In the Seventh Symphony, one of Mahler’s most imaginatively scored works, Sinopoli again uses tempo relations in the service of instrumental color. The string tremolos in the slow introduction to the first movement are heard as separate individual notes, so that they’re set apart from the same notes in the woodwinds. The leaden tempo in the Nachtmusik second movement forces you to hear each of Mahler’s bird calls in the winds as a separate line; they seem to be stumbling over one another — just the way a noisy flock of birds would sound. Again, principal lines are passed over while details that catch the conductor’s ear — strings playing on the bridge, odd instrumental combinations, repeated motifs — get brought out of left field and into the foreground. It would be a fantastic overall performance if not for a truly wayward account of the finale and some less than stellar playing by the Philharmonia.

The jewel of this set is a magnificent account of the Eighth Symphony, Mahler’s grandest musical experiment. Here it’s as if Mahler’s conception were so outsized that Sinopoli could do nothing more radical than embrace it completely. Whatever musical oddities crop up are simply swept along in the tremendous passion this performance generates.

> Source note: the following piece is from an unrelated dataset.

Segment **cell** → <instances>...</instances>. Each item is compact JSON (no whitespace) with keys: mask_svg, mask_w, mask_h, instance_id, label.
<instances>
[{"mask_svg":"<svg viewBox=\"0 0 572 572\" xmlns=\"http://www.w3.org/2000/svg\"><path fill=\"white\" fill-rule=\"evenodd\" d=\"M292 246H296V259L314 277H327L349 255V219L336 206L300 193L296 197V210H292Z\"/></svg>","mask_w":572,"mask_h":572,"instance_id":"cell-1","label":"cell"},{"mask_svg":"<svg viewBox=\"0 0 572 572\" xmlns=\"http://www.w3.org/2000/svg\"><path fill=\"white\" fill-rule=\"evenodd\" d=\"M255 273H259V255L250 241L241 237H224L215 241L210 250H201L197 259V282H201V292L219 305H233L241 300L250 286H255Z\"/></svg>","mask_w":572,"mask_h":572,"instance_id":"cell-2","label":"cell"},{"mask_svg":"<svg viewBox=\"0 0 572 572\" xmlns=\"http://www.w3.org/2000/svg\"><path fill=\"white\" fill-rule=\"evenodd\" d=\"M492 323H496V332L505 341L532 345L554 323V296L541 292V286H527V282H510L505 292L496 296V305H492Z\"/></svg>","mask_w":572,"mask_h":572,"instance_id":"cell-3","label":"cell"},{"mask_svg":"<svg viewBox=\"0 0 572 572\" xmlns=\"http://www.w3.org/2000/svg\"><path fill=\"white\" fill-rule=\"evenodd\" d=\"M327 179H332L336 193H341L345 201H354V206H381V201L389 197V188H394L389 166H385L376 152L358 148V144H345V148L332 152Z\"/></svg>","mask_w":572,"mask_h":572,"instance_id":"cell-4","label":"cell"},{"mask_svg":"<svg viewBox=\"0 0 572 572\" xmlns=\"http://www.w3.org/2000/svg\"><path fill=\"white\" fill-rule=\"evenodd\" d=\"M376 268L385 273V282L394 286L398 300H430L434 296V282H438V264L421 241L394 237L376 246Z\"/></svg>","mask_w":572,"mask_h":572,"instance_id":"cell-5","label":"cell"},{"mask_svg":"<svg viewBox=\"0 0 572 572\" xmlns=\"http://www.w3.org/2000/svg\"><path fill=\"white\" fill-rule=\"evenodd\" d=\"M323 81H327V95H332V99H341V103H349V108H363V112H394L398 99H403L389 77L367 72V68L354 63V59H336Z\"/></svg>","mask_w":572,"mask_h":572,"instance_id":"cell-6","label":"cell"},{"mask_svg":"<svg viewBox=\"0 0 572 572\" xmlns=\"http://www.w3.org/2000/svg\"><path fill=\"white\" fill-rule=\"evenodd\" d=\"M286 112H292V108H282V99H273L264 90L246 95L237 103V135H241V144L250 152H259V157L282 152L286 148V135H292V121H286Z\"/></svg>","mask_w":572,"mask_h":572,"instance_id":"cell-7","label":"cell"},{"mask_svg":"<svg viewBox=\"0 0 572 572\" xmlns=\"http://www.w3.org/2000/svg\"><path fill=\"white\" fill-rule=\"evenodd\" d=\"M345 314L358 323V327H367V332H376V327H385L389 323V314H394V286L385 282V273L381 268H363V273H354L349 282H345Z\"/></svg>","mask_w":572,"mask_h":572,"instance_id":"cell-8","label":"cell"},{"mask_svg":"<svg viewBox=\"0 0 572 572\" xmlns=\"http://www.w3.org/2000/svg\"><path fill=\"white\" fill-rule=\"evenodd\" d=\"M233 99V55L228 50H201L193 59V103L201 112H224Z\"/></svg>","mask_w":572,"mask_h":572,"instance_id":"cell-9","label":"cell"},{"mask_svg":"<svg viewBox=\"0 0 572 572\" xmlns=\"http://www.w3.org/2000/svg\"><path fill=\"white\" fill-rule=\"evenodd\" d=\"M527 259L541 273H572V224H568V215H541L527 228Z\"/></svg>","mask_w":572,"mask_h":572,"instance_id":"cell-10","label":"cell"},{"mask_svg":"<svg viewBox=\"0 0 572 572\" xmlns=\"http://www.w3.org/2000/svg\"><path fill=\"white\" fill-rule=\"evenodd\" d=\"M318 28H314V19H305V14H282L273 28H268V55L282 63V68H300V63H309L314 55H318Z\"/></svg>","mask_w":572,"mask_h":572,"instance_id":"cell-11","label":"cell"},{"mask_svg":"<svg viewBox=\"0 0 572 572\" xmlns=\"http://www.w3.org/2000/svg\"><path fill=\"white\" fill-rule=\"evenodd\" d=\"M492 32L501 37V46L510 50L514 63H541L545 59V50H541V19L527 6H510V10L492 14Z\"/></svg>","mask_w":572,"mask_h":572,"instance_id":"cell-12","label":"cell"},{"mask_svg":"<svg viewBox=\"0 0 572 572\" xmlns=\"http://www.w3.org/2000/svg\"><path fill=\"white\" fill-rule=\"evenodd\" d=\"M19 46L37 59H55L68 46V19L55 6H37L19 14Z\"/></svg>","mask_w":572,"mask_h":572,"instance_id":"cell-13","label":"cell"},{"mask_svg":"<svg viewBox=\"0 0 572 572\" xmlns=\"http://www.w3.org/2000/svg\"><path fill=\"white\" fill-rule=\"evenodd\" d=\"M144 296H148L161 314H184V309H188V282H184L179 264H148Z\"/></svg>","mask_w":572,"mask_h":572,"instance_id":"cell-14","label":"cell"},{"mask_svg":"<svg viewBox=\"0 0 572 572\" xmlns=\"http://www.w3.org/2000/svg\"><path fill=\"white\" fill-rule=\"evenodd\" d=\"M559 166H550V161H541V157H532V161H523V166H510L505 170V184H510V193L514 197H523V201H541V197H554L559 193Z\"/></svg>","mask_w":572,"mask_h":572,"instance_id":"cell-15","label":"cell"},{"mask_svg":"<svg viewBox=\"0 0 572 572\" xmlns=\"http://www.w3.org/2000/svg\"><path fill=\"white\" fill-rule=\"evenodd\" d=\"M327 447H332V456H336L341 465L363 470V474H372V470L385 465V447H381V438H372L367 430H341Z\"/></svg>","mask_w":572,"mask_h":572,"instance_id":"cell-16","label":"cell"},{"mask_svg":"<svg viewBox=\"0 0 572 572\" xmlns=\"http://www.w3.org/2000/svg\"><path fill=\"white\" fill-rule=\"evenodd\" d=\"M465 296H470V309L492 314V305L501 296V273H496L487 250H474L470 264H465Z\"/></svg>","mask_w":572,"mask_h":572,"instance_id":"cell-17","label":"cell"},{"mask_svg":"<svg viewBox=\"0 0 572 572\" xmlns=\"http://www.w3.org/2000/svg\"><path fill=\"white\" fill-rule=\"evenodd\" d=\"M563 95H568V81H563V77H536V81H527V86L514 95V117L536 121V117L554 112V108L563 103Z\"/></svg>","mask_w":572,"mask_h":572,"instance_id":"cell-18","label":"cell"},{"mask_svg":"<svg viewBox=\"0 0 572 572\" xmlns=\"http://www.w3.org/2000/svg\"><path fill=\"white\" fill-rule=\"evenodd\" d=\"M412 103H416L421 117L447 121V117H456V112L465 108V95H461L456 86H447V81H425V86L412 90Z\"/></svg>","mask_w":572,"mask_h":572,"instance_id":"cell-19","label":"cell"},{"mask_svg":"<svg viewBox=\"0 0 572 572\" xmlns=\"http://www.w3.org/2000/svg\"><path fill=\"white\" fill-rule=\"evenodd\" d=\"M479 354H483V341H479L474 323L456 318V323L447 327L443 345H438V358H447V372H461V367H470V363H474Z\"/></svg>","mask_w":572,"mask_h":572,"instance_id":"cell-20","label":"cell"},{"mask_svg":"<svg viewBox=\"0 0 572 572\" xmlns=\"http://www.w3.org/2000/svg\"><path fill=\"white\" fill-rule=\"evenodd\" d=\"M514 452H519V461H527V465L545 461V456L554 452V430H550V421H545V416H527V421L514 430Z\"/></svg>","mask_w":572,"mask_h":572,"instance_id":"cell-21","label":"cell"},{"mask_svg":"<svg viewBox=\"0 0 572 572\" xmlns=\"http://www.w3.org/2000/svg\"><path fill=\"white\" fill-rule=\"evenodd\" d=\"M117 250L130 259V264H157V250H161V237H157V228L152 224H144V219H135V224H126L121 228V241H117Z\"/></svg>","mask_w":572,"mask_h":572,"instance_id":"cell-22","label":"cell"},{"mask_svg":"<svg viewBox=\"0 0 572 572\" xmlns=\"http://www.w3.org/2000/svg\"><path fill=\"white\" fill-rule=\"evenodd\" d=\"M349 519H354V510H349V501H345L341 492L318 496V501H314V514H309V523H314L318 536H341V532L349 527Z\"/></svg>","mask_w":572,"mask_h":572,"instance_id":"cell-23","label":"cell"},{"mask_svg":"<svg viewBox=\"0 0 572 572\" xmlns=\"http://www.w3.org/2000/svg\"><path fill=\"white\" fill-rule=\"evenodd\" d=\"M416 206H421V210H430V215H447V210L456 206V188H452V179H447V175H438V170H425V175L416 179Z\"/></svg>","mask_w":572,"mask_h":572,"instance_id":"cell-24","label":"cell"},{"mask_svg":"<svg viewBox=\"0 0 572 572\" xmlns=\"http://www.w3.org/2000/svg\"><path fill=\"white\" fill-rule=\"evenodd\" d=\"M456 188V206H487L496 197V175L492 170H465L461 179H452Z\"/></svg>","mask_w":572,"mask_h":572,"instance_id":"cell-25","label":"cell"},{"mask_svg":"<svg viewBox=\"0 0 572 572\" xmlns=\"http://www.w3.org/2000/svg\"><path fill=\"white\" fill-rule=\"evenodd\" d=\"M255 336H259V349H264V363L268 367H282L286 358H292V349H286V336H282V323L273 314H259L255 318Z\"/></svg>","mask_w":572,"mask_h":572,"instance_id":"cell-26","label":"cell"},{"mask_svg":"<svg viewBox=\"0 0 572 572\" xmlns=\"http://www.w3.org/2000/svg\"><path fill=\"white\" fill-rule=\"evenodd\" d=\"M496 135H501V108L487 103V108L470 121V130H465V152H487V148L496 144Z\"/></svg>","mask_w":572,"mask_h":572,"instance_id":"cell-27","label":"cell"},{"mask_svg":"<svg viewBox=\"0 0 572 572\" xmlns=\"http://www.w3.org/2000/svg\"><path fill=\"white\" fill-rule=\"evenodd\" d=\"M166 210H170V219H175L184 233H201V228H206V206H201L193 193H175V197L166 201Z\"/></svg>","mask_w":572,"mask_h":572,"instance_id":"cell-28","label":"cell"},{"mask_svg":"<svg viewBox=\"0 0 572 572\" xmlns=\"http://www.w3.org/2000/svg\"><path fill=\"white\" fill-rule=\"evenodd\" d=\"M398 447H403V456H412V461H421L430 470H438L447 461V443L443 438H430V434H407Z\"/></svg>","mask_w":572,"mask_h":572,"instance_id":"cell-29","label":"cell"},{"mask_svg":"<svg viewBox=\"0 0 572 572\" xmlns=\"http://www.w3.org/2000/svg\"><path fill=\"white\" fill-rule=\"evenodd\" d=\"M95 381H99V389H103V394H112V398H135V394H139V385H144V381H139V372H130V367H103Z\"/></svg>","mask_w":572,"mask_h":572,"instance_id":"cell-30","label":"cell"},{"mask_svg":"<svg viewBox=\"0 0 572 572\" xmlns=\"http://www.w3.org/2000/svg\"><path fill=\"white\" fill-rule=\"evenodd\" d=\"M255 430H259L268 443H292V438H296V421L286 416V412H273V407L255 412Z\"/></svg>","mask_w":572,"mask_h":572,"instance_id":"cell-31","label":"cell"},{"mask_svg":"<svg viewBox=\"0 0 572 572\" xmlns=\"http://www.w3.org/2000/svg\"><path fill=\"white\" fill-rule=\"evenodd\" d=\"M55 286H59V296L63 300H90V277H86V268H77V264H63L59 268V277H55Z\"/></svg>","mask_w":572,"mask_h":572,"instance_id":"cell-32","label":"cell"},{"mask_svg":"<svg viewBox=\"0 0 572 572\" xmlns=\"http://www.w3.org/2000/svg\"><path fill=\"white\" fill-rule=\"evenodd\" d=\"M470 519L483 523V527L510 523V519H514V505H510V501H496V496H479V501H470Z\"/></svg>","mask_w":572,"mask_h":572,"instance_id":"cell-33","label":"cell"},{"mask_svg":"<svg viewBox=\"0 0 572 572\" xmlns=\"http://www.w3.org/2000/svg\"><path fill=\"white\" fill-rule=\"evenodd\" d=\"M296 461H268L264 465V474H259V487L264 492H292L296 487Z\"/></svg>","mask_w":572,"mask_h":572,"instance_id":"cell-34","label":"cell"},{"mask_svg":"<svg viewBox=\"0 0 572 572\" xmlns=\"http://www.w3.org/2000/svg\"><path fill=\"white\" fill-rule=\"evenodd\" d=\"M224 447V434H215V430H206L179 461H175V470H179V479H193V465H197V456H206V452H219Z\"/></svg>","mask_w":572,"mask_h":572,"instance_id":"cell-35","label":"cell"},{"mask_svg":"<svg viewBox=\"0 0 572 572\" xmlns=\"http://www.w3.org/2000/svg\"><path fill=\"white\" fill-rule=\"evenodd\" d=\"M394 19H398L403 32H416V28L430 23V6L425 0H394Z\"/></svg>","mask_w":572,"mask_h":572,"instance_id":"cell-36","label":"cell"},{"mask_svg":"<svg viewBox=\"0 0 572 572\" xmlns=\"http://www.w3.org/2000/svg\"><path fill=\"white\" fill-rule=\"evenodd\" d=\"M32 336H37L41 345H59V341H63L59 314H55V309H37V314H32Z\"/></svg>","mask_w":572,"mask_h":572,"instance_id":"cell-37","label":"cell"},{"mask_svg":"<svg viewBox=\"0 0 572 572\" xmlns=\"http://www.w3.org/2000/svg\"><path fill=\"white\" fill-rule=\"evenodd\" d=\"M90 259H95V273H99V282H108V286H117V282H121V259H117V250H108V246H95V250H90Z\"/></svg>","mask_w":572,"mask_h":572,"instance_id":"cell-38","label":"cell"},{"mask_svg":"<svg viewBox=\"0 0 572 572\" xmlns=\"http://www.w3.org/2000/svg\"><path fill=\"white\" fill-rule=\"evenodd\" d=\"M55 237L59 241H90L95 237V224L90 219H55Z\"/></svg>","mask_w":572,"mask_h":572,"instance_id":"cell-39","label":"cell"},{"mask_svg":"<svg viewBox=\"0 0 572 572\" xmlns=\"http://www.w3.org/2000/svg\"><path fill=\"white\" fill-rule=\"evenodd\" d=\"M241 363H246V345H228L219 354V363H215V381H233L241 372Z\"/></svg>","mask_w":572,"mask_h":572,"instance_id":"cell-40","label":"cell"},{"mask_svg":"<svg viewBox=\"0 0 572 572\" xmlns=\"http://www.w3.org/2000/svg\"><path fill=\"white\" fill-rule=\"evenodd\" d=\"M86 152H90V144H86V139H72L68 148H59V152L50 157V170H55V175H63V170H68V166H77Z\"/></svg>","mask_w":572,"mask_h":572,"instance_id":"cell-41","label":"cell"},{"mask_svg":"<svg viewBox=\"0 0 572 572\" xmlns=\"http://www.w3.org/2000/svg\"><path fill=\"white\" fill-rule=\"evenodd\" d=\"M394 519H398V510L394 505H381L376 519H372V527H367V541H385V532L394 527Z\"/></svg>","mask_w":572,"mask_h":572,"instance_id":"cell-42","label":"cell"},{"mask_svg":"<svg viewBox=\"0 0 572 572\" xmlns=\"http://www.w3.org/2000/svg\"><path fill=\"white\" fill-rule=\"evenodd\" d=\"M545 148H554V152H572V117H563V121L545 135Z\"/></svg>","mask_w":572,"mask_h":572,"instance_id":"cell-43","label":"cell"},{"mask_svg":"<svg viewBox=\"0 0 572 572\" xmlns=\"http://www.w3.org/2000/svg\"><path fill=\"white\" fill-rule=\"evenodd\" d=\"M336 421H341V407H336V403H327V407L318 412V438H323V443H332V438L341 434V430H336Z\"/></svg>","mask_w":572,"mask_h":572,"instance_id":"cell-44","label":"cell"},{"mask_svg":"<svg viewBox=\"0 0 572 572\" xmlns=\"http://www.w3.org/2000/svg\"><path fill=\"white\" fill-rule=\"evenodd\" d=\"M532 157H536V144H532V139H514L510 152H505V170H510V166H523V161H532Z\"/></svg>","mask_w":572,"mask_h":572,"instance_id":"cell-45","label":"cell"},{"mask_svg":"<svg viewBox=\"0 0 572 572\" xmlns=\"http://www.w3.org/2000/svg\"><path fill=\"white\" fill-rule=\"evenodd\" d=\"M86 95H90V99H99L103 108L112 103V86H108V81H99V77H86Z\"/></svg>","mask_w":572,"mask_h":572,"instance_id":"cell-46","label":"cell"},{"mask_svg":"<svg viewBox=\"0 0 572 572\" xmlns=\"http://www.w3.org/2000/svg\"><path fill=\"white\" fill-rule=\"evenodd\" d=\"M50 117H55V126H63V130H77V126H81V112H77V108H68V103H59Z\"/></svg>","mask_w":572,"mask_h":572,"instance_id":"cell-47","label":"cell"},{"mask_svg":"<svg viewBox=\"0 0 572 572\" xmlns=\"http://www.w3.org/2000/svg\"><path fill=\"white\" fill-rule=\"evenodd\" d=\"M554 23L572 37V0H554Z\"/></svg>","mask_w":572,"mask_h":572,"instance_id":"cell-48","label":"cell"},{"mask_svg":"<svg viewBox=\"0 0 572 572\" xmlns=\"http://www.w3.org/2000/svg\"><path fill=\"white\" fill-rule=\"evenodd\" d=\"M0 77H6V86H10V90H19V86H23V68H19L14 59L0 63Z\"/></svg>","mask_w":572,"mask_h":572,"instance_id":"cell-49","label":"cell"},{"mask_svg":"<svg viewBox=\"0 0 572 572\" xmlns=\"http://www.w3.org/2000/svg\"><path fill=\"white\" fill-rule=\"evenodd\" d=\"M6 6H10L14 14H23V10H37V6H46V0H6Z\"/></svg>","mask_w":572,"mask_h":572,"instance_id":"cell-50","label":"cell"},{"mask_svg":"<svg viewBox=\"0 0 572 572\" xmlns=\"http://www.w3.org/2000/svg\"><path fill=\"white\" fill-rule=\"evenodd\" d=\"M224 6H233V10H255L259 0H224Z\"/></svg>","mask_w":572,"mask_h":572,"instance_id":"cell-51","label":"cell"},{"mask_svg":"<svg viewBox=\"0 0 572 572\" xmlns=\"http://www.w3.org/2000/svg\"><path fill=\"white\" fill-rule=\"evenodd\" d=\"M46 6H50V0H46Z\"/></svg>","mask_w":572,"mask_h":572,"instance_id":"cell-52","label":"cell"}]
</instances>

The first movement (a setting of the hymn "Veni Creator Spiritus") is all speed and power, whereas in the second (the final scene of Goethe’s Faust) Sinopoli shows his skill in pacing the ebb and flow of a complex musical journey. He also does a great job accompanying the huge cast of singers, reminding you why he was so highly regarded as an opera conductor. It’s always been my favorite recording of this near-impossible work.

The last performance in the set is in some ways the most peculiar. The late song cycle Das Lied von der Erde was recorded in 1996 with the Dresden Staatskapelle, whose directorship Sinopoli had assumed after leaving the Philharmonia. The German orchestra gives this recording a lucidity its English counterparts couldn’t always summon. The result is a transparent reading in which all the colors of Mahler’s sound palette are laid out, and it sounds disarmingly natural and unaffected. No wild distortions or readjustments, just refined, idiomatic Mahler playing. This makes for a deeply moving account of Das Lied’s great final song, "Der Abschied," with some terrific wind playing and wonderful singing by Iris Vermillion.

Whether this or any other performance in the box constitutes a "critical benchmark" seems to me beside the point. Some of these readings are, of course, less successful than others — the Fourth and Sixth come to mind — but each has something to say about Mahler, and the finest ones offer perspectives on the music that are hard to come by from conductors more intent on absolute fidelity to the score. And Das Lied shows the extent to which Sinopoli could transcend his usual willfulness and lay out a piece of music with an almost Zen-like simplicity. It brings to mind yet another of his counterintuitive quips: "The conductor must make it possible to eliminate himself in the music. If the orchestra feels him doing that, then everything will go well."